▶ [TASKS TO PERFORM]:
- a) Answer these questions from the notebook review:
(i) By roughly what percentage does the GTX 670M outpace the GTX 560M overall?
(ii) How much do the improved 3D Vision 2 shutter glasses weigh?
(iii) What refresh rate does the G75's optional 3D display support?
- b) Rewrite everything in the notebook review from "Configuration and Drivers" down to "optimized for 3D).", replacing "compatibility list" with "support list".
- c) Write the next part of the notebook review's 3D Vision section, picking up after its final sentence.
— Start of SOURCE DOCUMENT —
The old G74 reached its limits much faster when running the latest games. Overall, the GTX 670M cruises ahead of the GTX 560M by around 30%. The current elite (Radeon HD 6990M and GeForce GTX 675M - both about 20% faster) beats the GTX 670M easily.
Passionate gamers should pick a faster notebook or wait for the release of the GeForce GTX 680M/Radeon HD 7970M. The AMD model should be an amazing price-to-performance hit (according to our sources). We will stay on alert.
|Metro 2033 (2010)||41.2||14.1||fps|
|StarCraft 2 (2010)||89.2||49.3||fps|
|Mafia 2 (2010)||91.3||56.1||fps|
|Call of Duty: Black Ops (2010)||118.5||82||fps|
|Crysis 2 (2011)||82.7||29.1||fps|
|Dirt 3 (2011)||100||35.6||fps|
|Deus Ex Human Revolution (2011)||112.7||42.2||fps|
|F1 2011 (2011)||95||39||fps|
|Fifa 12 (2011)||275.3||170.7||fps|
|Batman: Arkham City (2011)||157||138||68||29||fps|
|Battlefield 3 (2011)||47.5||19.7||fps|
|CoD: Modern Warfare 3 (2011)||91.8||57.1||fps|
|The Elder Scrolls V: Skyrim (2011)||59.1||33.1||fps|
|Anno 2070 (2011)||55.4||27.5||fps|
|Alan Wake (2012)||47.8||21.7||fps|
|Mass Effect 3 (2012)||60||53||fps|
3D Vision 2
Technology and Delivery
One of the most important features of the G75 is the optional 3D display. As mentioned before, the display supports 120 Hz and can use Nvidia's 3D Vision to display 3D content. Nvidia's 3D Vision has been around a while and has matured into its second version. The functionality has not changed from when we tested it, so we will only discuss the basic technology of 3D Vision and the minor changes in 3D Vision 2.
3D Vision uses the so-called shutter method. This method requires a sensor (integrated in the display), a suitable monitor (supporting 120 Hz) and shutter glasses. The shutter method combines the two half pictures displayed on the panel so fast that the human eye witnesses a 3D effect. Without the glasses, the user can only see a slightly bloated picture.
In comparison to the first generation, Nvidia 3D Vision 2 offers improved shutter glasses (57 grams). The new glasses are bigger and more comfortable to wear. Although 3D Vision is not optimized for people already wearing glasses, the new shutter glasses do lie more snugly on the nose.
The integrated battery (which can be charged using a USB cable) provides power to the glasses and can hold a charge for multiple days of 3D use. The 3D Vision box holds a short manual, a small bag and two swappable nose pieces.
Configuration and Drivers
Ideal: our test model had active 3D Vision from the start. In the "Stereoscopic-3D" menu of the nVidia control panel, a variety of options allow the user to configure 3D Vision: for example, adjust the depth or set the shortcut key.
A compatibility list informs the user how a game performs with 3D Vision. Although Nvidia does not recommend the use of 3D Vision in some games, other games (such as Battlefield 3) boast a "3D Vision Ready“ logo. This insignia guarantees flawless 3D portrayal of the game (the games were optimized for 3D).
— End of SOURCE DOCUMENT —
— Start of EXTRACTED INFORMATION —
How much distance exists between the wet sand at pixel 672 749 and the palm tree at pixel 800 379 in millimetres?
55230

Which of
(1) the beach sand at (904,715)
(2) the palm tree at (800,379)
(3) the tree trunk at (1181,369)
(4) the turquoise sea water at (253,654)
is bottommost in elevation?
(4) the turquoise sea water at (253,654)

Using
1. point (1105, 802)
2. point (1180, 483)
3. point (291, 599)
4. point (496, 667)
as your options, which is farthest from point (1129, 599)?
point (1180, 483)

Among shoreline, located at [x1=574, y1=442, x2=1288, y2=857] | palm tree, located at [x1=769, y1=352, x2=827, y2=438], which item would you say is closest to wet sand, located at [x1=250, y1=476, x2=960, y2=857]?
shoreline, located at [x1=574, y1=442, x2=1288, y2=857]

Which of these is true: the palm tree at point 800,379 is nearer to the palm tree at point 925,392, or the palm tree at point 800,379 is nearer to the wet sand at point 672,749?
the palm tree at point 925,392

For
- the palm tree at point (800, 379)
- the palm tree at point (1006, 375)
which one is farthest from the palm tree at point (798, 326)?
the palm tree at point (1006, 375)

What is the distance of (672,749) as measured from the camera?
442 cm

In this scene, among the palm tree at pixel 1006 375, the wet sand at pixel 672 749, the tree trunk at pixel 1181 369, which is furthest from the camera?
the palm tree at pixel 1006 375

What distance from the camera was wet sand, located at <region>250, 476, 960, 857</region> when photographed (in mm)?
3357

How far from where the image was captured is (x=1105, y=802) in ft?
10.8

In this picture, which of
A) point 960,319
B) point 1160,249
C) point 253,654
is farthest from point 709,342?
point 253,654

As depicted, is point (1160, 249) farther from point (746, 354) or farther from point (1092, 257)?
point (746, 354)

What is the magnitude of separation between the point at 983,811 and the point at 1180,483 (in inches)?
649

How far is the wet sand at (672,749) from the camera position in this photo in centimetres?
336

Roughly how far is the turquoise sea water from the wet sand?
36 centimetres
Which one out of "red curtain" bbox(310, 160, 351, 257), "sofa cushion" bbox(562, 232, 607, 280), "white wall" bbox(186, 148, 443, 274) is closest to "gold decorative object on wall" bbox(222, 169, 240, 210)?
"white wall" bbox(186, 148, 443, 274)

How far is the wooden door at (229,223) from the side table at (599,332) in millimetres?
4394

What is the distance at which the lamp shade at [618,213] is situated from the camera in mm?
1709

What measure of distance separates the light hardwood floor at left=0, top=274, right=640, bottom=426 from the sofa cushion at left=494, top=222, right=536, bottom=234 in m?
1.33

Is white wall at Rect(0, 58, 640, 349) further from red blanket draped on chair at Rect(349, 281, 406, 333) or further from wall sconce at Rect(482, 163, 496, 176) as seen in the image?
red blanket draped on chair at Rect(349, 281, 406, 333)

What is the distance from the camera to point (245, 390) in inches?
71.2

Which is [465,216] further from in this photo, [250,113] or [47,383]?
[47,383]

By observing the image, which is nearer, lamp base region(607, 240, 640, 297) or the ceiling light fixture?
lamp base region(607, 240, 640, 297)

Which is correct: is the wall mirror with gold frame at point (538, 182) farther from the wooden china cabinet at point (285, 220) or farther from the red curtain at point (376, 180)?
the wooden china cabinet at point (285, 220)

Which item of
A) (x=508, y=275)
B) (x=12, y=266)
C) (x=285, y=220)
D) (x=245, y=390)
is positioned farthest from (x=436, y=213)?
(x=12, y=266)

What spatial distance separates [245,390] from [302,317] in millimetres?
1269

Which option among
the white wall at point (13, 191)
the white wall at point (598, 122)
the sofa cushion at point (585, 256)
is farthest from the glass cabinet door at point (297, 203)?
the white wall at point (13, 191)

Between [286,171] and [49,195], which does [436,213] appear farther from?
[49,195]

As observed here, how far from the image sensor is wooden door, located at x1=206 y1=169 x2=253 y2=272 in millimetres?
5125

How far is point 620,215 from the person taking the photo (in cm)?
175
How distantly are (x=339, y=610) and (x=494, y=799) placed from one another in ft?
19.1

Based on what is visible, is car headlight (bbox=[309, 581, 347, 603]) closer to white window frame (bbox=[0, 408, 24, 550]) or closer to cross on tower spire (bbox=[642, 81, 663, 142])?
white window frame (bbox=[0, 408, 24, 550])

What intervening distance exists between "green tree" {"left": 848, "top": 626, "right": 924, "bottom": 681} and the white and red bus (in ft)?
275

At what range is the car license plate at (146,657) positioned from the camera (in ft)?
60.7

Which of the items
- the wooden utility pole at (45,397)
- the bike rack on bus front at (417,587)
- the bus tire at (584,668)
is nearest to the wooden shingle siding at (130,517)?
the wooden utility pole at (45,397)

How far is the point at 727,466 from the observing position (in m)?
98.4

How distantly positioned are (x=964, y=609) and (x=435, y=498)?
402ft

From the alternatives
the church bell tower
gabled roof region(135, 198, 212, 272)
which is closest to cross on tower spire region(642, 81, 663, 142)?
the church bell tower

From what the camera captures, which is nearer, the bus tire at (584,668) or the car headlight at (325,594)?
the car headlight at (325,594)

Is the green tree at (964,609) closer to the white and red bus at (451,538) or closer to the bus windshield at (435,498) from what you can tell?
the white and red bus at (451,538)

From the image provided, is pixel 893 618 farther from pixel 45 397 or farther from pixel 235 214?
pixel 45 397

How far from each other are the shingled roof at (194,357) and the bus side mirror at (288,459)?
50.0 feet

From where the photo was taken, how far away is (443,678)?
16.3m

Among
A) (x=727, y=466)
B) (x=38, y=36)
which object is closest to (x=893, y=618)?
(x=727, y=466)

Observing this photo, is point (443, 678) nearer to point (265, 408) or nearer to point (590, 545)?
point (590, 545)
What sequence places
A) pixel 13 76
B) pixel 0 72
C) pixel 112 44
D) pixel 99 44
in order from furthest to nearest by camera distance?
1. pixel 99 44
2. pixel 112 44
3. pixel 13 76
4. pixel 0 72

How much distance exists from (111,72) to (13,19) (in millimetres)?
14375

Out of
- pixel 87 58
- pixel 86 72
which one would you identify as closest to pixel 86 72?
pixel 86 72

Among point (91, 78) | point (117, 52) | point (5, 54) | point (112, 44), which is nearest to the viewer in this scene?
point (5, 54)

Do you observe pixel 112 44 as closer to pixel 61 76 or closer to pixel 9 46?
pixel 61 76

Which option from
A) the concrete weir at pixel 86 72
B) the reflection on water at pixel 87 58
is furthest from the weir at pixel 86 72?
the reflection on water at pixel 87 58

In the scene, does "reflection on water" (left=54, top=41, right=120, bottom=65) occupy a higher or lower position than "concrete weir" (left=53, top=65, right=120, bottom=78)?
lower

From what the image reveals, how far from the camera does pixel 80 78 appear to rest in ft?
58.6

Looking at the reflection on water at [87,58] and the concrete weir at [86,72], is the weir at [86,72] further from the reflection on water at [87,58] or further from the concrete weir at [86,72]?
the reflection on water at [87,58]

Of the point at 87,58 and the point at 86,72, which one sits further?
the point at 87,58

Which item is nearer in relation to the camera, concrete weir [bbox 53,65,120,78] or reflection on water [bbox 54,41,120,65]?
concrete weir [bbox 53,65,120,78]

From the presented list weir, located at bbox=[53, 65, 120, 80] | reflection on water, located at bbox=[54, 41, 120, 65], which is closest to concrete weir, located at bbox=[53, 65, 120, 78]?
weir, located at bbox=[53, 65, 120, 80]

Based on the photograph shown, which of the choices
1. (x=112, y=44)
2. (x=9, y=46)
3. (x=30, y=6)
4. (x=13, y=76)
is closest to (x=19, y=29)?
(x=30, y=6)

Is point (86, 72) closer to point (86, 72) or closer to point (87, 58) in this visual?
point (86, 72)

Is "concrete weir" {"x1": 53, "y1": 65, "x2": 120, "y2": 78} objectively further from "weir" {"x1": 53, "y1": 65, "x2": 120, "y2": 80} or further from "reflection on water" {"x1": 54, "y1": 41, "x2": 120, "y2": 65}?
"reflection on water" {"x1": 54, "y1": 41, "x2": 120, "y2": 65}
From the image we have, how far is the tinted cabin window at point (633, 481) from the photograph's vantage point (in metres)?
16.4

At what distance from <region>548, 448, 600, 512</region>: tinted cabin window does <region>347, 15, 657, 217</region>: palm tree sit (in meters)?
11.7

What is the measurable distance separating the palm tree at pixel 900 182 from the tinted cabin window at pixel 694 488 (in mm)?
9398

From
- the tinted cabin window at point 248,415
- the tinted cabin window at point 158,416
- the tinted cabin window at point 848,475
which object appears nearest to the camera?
— End of EXTRACTED INFORMATION —
▶ [TASK RESULTS]:
- a)
(i) Around 30%.
(ii) 57 grams.
(iii) 120 Hz.

- b)
Configuration and Drivers
Ideal: our test model had active 3D Vision from the start. In the "Stereoscopic-3D" menu of the nVidia control panel, a variety of options allow the user to configure 3D Vision: for example, adjust the depth or set the shortcut key.
A support list informs the user how a game performs with 3D Vision. Although Nvidia does not recommend the use of 3D Vision in some games, other games (such as Battlefield 3) boast a "3D Vision Ready“ logo. This insignia guarantees flawless 3D portrayal of the game (the games were optimized for 3D).

- c)
The user puts on the 3D Vision glasses and starts the desired game. The level of configuration for 3D Vision varies from game to game. The tips which pop up help notify the user about potential problems caused by activating a feature. Manual optimization of the graphic card makes 3D Vision a delight.
The drop in brightness (caused by the dark glasses) is made up for by the high brightness of the monitor.
The biggest drawback of 3D Vision is the high performance penalty. The three games we tested (see graphs) had average fps drops up to 60%. The user will have to sometimes lower the resolution or detail level so as to get fluid gameplay. A resolution of 1920x1080 pixels and high settings will cause many games to stutter.
We have listed the pros and cons of 3D Vision to help the reader make an informed purchase.
- beautiful picture, as the resolution is not halved or otherwise reduced
- the latest shutter glasses are quite comfortable to wear
- various options and configuration possibilities
- at times the 3D effect is amazing
- low viewing angle dependance
- works perfectly most of the time
- extensive game support
- helpful tips
- sometimes the picture is unclear in the front or back (may be due to the user/program)
- a few artifacts and ghost images (can be due to user/program)
- waiting times due to loading (3D Vision needs to configure first)
- adjustments in the graphics menu are necessary
- drop in brightness
The technology is suited for 3D pictures and 3D films as well. A "Photo Viewer" is pre-installed and allows the user to view 3D pictures. On the other hand, the "3D Vision Video Player" necessary for 3D film playback had to be downloaded (we recommend the use of the free "Stereoscopic Player" from 3dtv.at). The offering of 3D Blu-rays has risen significantly. Nvidia also presents their 3D homepage: 3dvisionlive.com. This site hosts a variety of media for testing purposes.
If a pair of glasses (additional) are fine with you, then you should be able to have fun with 3D Vision. Unfortunately, high performance cost will push the GTX 670M to its limits.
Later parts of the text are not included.